* **COMPLETE THE FOLLOWING**:
1. In the article on hybrid jurisdiction clauses, the borrower sought a stay of the Hong Kong proceedings in favor of which court?
2. Reproduce the article on hybrid jurisdiction clauses, starting at the words "Therefore, it is" and continuing up to and including the words "have assets in.".

Therefore, it is materially important to know whether such hybrid jurisdiction clauses are recognized and supported by the judiciaries.
This type of clause is particularly popular in commercial loan agreements where lenders, who normally with better bargaining power, want to ensure that they have more options to enforce the loan agreements in whichever jurisdiction that the borrowers have assets in.
Hong Kong position
In China Merchants Heavy Industry Co Ltd v JGC Corp [2001] 3 HKC 58, the Hong Kong court upheld asymmetric clauses provided that they are not “null and void, inoperative or incapable of being performed”.
In the recent Hong Kong Court of First Instance case China Railway (Hong Kong) Holdings Ltd v Chung Kin Holdings Co Ltd [2023] HKCFI 132, there were series of agreements between the parties comprising a single financing agreement. The governing law and/or jurisdiction clause under the financing agreement provided that during the implementation of the agreement, if there is an economic dispute between the two parties, it should be resolved through friendly negotiation; if the negotiation fails, it should be resolved in accordance with local laws. In a subsequent repayment agreement, there was another jurisdiction clause provided that “any disputes or disputes arising during the execution of this agreement and relevant supplementary agreements may be resolved through negotiation. If the negotiation fails, [the lender] has the right to apply for arbitration to the arbitration committee where [a third-party guarantor] is located or bring proceedings in the people's court where [the guarantor] is located")”.
The lender commenced proceedings before the Hong Kong courts for the recovery of the outstanding debt against the borrower. The borrower applied for a stay of the proceedings in favour of the Court of Wuhan in mainland China on the basis that the dispute was subject to a dispute resolution clause which provided for the submission of disputes by the lender to either the “arbitration committee” or the Wuhan People’s Court where a third-party guarantor was located.
The key issue of the dispute was whether or not the agreements sued upon by the lenders contain an exclusive jurisdiction clause in favour of Wuhan. If the clause was exclusive, the Hong Kong would normally stay the proceedings before it in favour of the specified foreign forum; otherwise, the burden would be on the borrower to show that the foreign forum was clearly and distinctly more appropriate.
The legal principal being applied was Enka Insaat ve Sanayi AS v OOO “Insurance Company Chubb” [2020] 1 WLR 4117 which was held that in the attempt to interpret the contract and discover the intention of the parties, generally a choice of law clause applicable to the main contract would be interpreted as being applicable to the jurisdiction clause as well, as this promotes, inter alia, certainty, consistency, and coherence, and reduces complexities and artificiality.
The Hong Kong Court then concluded that there was no exclusive jurisdiction clause in favour of Wuhan. This was because (i) the jurisdiction clause in the repayment agreement was permissive rather than mandatory, and (ii) it was asymmetric as such right to litigate in mainland China being conferred upon the lender only, having been designed to protect the lender’s interests as a creditor by granting it the right to sue where the third-party guarantor was located. In contrast, there was no reason why the parties would have wished to preclude the lender from suing in Hong Kong, where the borrower was located.

[Dataset excerpt]
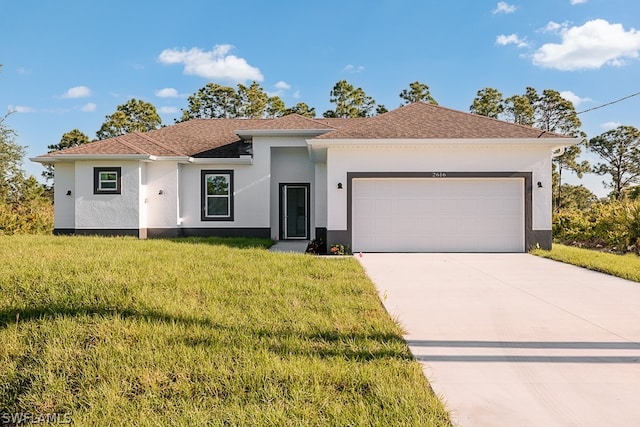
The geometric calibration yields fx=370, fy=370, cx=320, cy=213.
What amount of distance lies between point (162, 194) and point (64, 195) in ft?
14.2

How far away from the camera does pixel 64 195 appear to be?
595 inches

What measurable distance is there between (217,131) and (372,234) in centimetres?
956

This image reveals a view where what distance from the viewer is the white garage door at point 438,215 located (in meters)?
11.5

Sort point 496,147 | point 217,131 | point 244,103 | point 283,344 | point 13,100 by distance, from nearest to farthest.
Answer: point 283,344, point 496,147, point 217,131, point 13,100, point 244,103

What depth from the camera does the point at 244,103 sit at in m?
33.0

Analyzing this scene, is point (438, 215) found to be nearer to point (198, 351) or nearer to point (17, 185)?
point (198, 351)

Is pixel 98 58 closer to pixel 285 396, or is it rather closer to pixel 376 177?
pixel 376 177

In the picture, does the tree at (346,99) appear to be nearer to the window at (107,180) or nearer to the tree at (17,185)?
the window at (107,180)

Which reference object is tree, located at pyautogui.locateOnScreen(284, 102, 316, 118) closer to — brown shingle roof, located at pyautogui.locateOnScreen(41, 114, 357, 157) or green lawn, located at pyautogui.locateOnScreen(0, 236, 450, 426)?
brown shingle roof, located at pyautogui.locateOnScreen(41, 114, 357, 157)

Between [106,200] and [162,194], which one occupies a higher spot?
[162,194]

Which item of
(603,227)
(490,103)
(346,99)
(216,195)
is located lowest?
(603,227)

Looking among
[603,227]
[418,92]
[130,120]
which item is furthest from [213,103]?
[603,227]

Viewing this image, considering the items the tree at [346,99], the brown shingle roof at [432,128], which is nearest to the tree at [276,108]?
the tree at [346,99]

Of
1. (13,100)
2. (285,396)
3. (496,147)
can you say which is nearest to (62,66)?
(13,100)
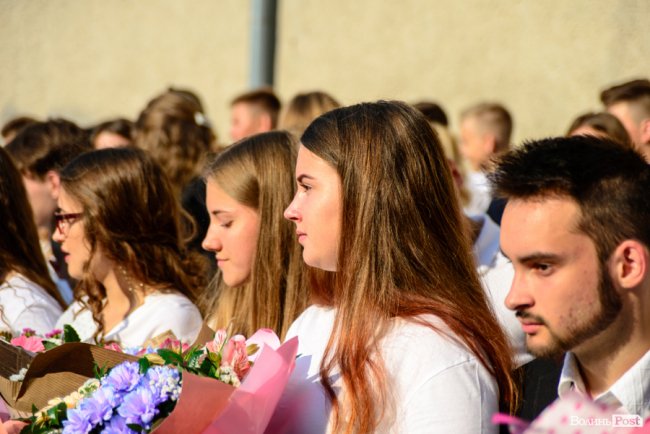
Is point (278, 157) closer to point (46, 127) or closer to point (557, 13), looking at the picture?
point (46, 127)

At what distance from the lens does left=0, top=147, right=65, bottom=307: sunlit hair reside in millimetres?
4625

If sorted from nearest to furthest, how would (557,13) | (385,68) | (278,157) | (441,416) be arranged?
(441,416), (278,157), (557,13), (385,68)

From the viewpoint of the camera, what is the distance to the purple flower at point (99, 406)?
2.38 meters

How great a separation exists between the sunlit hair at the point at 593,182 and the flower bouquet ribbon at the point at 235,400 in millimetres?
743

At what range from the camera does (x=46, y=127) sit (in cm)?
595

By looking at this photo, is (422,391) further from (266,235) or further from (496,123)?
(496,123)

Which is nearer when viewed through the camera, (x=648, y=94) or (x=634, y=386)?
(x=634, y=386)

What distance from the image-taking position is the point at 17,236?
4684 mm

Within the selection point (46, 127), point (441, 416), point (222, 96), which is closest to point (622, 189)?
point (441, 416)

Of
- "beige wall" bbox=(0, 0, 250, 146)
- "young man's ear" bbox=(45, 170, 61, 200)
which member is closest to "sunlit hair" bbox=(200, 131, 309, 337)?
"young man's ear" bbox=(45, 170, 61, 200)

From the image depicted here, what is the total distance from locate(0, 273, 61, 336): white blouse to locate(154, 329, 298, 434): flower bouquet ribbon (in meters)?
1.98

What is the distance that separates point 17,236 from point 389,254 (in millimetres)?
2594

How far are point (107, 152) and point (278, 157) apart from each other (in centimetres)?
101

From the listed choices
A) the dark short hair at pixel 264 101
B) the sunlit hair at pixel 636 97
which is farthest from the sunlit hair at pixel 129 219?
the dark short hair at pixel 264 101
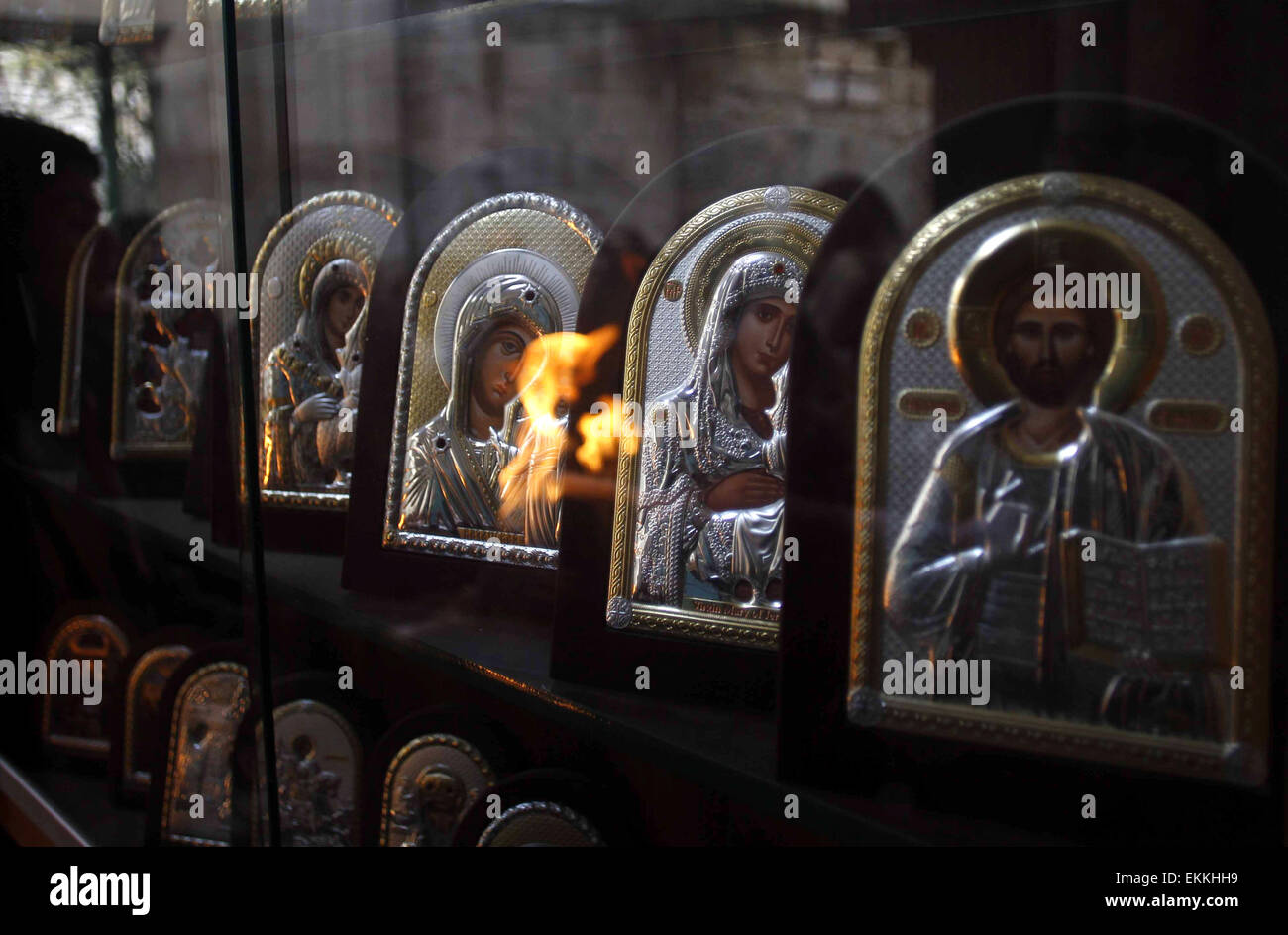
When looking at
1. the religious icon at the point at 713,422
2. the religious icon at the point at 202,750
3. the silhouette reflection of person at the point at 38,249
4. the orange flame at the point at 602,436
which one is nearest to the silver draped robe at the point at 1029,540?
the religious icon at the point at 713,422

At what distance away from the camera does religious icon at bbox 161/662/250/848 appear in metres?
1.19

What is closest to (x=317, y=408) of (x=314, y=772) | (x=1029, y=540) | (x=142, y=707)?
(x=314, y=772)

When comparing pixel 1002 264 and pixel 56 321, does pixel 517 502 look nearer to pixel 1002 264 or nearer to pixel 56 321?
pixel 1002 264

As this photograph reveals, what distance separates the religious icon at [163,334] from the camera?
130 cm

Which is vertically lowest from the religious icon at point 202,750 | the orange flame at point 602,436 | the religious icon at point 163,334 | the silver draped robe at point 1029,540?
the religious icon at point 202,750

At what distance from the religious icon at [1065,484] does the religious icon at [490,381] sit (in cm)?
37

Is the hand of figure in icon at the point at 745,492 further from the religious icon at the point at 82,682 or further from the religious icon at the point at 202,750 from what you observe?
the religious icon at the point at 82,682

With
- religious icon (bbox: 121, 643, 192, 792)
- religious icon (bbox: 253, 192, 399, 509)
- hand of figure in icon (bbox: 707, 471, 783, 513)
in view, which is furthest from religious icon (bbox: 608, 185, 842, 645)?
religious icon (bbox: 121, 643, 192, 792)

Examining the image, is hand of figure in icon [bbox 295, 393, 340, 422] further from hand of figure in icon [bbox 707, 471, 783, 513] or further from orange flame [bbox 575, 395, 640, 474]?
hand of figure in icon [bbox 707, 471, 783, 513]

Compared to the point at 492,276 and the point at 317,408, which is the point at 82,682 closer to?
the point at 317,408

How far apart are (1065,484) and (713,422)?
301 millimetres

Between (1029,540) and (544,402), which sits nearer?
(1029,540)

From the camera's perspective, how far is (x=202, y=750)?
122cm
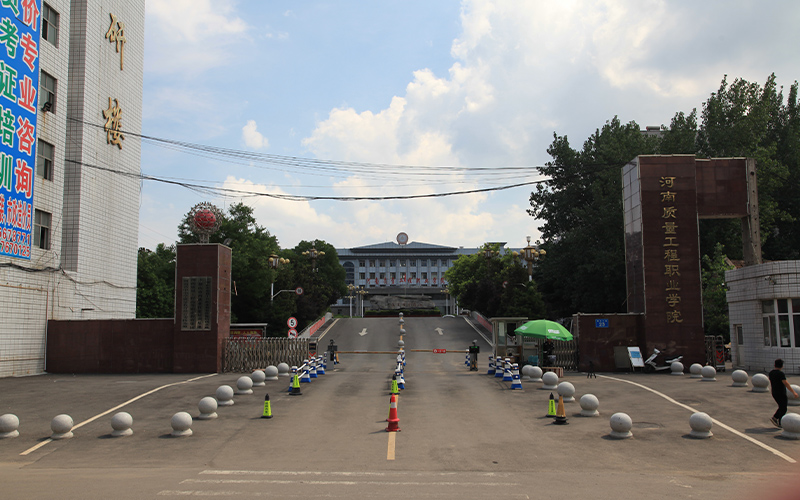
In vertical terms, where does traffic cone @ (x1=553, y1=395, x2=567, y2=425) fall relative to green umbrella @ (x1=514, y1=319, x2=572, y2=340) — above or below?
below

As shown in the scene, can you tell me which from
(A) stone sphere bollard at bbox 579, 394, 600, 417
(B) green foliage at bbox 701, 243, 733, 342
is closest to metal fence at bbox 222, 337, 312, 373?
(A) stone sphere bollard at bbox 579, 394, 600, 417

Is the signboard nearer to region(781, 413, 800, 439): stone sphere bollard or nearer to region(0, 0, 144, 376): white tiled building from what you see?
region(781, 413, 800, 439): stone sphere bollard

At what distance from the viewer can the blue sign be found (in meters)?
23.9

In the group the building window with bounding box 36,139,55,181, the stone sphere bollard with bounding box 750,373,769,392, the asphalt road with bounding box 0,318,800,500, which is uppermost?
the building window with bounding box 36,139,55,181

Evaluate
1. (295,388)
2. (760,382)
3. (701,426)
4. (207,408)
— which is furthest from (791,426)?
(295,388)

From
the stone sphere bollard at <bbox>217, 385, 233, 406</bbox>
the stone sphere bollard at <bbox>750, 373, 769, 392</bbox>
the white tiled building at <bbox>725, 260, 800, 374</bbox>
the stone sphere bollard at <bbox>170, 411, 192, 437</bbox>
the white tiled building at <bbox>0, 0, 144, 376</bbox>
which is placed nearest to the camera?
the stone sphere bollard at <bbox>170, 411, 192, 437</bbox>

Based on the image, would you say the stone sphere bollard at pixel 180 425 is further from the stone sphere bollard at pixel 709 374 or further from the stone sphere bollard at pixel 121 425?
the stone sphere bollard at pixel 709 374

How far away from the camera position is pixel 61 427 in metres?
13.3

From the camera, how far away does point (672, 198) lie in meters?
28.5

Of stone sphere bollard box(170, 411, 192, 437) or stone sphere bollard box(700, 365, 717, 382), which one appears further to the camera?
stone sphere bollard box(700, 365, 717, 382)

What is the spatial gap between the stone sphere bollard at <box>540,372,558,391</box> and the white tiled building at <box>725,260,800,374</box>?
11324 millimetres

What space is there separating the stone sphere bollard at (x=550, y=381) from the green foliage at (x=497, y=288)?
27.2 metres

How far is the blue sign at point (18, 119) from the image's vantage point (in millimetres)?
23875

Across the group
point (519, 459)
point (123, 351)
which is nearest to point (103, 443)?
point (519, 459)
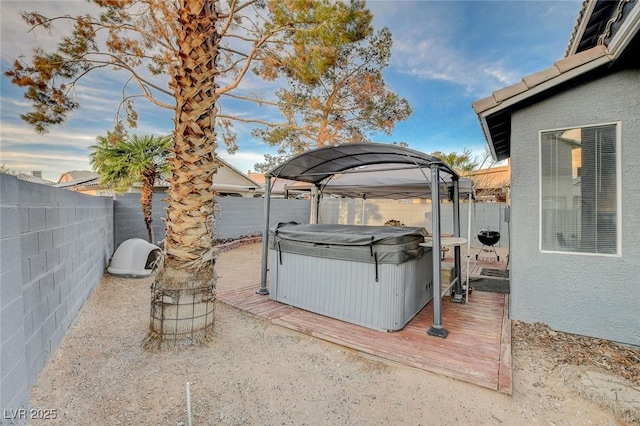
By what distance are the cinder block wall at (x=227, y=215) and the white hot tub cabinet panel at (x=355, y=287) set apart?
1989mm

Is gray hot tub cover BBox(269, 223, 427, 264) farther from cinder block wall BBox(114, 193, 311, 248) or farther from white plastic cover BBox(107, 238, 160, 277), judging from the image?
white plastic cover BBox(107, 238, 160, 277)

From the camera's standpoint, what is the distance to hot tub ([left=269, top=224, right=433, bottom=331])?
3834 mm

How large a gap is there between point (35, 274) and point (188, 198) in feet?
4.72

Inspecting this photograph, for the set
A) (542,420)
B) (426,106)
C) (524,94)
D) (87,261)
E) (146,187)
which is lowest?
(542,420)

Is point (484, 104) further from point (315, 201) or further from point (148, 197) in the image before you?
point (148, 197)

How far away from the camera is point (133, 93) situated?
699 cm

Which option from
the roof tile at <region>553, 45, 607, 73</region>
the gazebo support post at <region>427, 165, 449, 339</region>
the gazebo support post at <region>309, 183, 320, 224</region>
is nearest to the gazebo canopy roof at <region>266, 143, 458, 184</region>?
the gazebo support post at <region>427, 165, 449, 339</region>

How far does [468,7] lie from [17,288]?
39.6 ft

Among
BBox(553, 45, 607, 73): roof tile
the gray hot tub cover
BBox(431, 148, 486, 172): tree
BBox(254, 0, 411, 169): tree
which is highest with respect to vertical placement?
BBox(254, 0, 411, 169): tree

* **ANSWERS PROVIDED**:
1. The Court of Wuhan in mainland China.

2.
Therefore, it is materially important to know whether such hybrid jurisdiction clauses are recognized and supported by the judiciaries.
This type of clause is particularly popular in commercial loan agreements where lenders, who normally with better bargaining power, want to ensure that they have more options to enforce the loan agreements in whichever jurisdiction that the borrowers have assets in.